• _Text provided_:
## START
Here are a few new book releases from this week that are worth checking out:
(Where possible, we have also tried to include a review/interview related to each of the new book releases …)
See a book here that you’d like to review for us?
Contact us, and we’ll talk about the possibility of a review.

War Boys: A Father and Son Memoir
Jason Prokowiew
( Trio House Press )
Buy Now: [ BookShop ] [ Amazon ]
Book Description:
War Boys is an extraordinary exploration of a family experiencing intergenerational trauma: an adult son seeking to understand his terrifying and abusive father, interwoven with a biography of his father, who experienced unimaginable horrors as a child during World War II.
As a child, Jason Prokowiew lived in fear of his father, an abusive alcoholic. Lonely and full of shame and guilt, Prokowiew recounts a lonely childhood, colored by struggles with weight, self-image, and his emerging identity as a gay man.
## END
• _Tasks and exercises_:
1 – Reproduce, word for word, the part of the book listing from "Contact us, and" up to and including "World War II.".
2 – According to the book listing, which press publishes War Boys: A Father and Son Memoir?

(Some records)
## START
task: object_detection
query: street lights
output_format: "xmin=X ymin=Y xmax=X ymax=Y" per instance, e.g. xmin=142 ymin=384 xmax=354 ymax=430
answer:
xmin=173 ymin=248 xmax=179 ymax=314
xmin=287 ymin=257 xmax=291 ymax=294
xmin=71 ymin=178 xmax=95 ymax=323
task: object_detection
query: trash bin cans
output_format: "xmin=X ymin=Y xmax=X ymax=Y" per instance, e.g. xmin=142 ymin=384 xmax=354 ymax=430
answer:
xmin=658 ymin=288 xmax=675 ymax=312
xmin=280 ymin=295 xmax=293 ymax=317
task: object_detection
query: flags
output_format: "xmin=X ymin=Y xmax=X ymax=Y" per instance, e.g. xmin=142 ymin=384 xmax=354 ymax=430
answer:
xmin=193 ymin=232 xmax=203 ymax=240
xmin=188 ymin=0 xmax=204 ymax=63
## END
## START
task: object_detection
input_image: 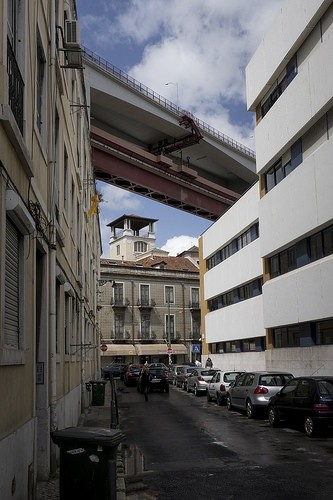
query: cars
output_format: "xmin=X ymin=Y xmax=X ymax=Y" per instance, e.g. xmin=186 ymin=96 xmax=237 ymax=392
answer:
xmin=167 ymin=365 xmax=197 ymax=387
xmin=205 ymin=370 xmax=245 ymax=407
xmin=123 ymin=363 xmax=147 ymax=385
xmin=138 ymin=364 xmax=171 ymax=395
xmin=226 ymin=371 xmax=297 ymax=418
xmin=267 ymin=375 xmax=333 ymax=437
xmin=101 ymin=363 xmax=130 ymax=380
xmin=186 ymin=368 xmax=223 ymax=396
## END
• _Answers provided_:
1 –
Contact us, and we’ll talk about the possibility of a review.

War Boys: A Father and Son Memoir
Jason Prokowiew
( Trio House Press )
Buy Now: [ BookShop ] [ Amazon ]
Book Description:
War Boys is an extraordinary exploration of a family experiencing intergenerational trauma: an adult son seeking to understand his terrifying and abusive father, interwoven with a biography of his father, who experienced unimaginable horrors as a child during World War II.

2 – Trio House Press